Le petit Marc © DRAu deuxième jour du procès du meurtre du petit Marc, 5 ans, mort sous les coups de son beau-père, a été abordée la question de la responsabilité des médecins qui suivaient l'enfant. Un certificat, montré mardi à la cour d'assises du Nord, disait :"Nous vous adressons le jeune Marc avec hématomes multiples et manipulations multiples. A noter que je connais la mère et que tout geste malveillant de la part des parents semble à exclure", cette dernière phrase étant soulignée deux fois. "Le doute légitime ne doit-il pas s'installer quand on reçoit un enfant qui porte des traces de coup et dont on dit qu'il s'automutile", s'est interrogé l'avocat général Luc Frémiot, alors qu'un médecin pédiatre était appelé à la barre pour témoigner de la difficulté du diagnostic de maltraitance.

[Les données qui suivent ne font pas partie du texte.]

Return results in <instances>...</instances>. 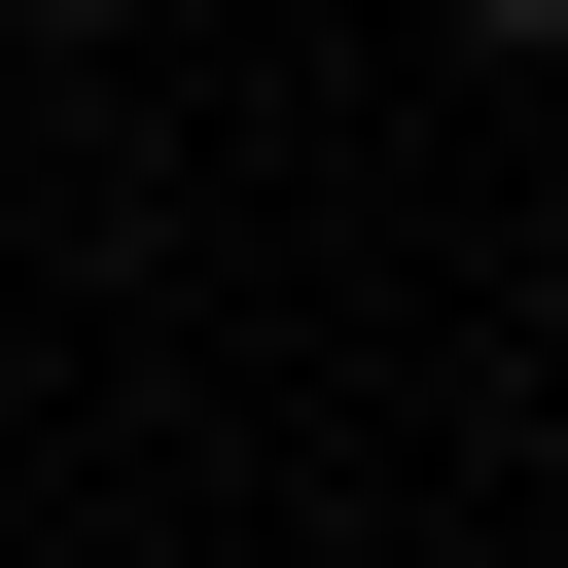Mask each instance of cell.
I'll return each instance as SVG.
<instances>
[{"instance_id":"6da1fadb","label":"cell","mask_w":568,"mask_h":568,"mask_svg":"<svg viewBox=\"0 0 568 568\" xmlns=\"http://www.w3.org/2000/svg\"><path fill=\"white\" fill-rule=\"evenodd\" d=\"M426 36H462V71H568V0H426Z\"/></svg>"},{"instance_id":"7a4b0ae2","label":"cell","mask_w":568,"mask_h":568,"mask_svg":"<svg viewBox=\"0 0 568 568\" xmlns=\"http://www.w3.org/2000/svg\"><path fill=\"white\" fill-rule=\"evenodd\" d=\"M36 36H142V0H36Z\"/></svg>"}]
</instances>
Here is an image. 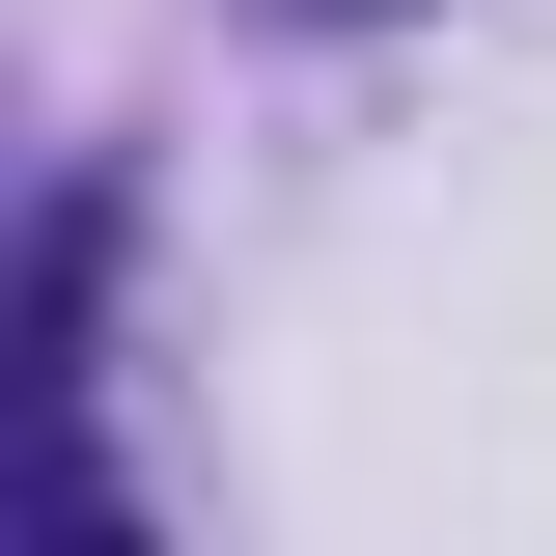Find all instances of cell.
<instances>
[{"mask_svg":"<svg viewBox=\"0 0 556 556\" xmlns=\"http://www.w3.org/2000/svg\"><path fill=\"white\" fill-rule=\"evenodd\" d=\"M56 556H167V529H139V501H56Z\"/></svg>","mask_w":556,"mask_h":556,"instance_id":"obj_1","label":"cell"}]
</instances>
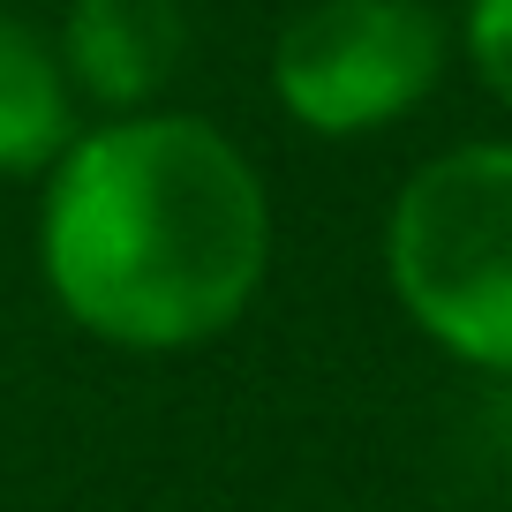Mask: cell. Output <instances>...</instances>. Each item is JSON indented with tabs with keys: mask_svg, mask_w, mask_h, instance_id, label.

Entendu par la cour, un médecin urgentiste d'expérience qui a découvert le corps sans vie de l'enfant couvert d'echymoses, dans le lit du beau-père et de la mère, a déclaré n'avoir "jamais vu autant de coups sur un corps". Un pompier venu avec le médecin ajoutera avoir été "obligé d'aller voir un psy" après. Selon l'urgentiste, Valery Lecoeur, la maman lui a alors dit "que l'enfant avait des problèmes de comportement, qu'il se mettait des couteaux dans la bouche, qu'il se jetait des escaliers".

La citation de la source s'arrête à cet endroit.